**Assigned task:** The records beneath should be restated word for word.

**Available data:**
·····

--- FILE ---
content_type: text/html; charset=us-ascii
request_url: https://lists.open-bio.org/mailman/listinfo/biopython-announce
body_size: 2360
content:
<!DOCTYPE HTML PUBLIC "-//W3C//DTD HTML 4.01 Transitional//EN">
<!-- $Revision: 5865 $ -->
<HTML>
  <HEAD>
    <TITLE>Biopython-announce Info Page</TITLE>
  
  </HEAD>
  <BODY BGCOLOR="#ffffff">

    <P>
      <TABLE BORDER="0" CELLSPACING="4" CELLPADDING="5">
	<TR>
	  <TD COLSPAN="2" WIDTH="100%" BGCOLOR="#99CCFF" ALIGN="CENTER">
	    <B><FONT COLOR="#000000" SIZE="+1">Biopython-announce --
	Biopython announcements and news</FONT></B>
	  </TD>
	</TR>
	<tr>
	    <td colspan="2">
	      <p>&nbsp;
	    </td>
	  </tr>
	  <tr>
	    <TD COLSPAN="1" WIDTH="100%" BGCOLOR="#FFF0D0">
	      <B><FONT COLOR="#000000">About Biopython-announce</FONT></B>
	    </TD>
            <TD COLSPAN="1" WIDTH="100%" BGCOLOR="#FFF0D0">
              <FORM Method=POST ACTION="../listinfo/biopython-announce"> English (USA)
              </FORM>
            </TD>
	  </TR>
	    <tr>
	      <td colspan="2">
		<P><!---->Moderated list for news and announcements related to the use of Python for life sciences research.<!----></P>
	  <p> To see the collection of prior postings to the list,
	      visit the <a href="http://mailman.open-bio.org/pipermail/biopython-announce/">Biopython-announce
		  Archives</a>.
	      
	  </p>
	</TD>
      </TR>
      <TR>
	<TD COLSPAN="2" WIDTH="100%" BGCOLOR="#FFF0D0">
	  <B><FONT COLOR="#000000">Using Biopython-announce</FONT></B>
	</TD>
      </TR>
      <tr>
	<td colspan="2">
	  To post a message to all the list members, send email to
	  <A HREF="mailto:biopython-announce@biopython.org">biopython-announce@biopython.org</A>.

·····

**Exercise output:**
--- FILE ---
content_type: text/html; charset=us-ascii
request_url: https://lists.open-bio.org/mailman/listinfo/biopython-announce
body_size: 2360
content:
<!DOCTYPE HTML PUBLIC "-//W3C//DTD HTML 4.01 Transitional//EN">
<!-- $Revision: 5865 $ -->
<HTML>
  <HEAD>
    <TITLE>Biopython-announce Info Page</TITLE>
  
  </HEAD>
  <BODY BGCOLOR="#ffffff">

    <P>
      <TABLE BORDER="0" CELLSPACING="4" CELLPADDING="5">
	<TR>
	  <TD COLSPAN="2" WIDTH="100%" BGCOLOR="#99CCFF" ALIGN="CENTER">
	    <B><FONT COLOR="#000000" SIZE="+1">Biopython-announce --
	Biopython announcements and news</FONT></B>
	  </TD>
	</TR>
	<tr>
	    <td colspan="2">
	      <p>&nbsp;
	    </td>
	  </tr>
	  <tr>
	    <TD COLSPAN="1" WIDTH="100%" BGCOLOR="#FFF0D0">
	      <B><FONT COLOR="#000000">About Biopython-announce</FONT></B>
	    </TD>
            <TD COLSPAN="1" WIDTH="100%" BGCOLOR="#FFF0D0">
              <FORM Method=POST ACTION="../listinfo/biopython-announce"> English (USA)
              </FORM>
            </TD>
	  </TR>
	    <tr>
	      <td colspan="2">
		<P><!---->Moderated list for news and announcements related to the use of Python for life sciences research.<!----></P>
	  <p> To see the collection of prior postings to the list,
	      visit the <a href="http://mailman.open-bio.org/pipermail/biopython-announce/">Biopython-announce
		  Archives</a>.
	      
	  </p>
	</TD>
      </TR>
      <TR>
	<TD COLSPAN="2" WIDTH="100%" BGCOLOR="#FFF0D0">
	  <B><FONT COLOR="#000000">Using Biopython-announce</FONT></B>
	</TD>
      </TR>
      <tr>
	<td colspan="2">
	  To post a message to all the list members, send email to
	  <A HREF="mailto:biopython-announce@biopython.org">biopython-announce@biopython.org</A>.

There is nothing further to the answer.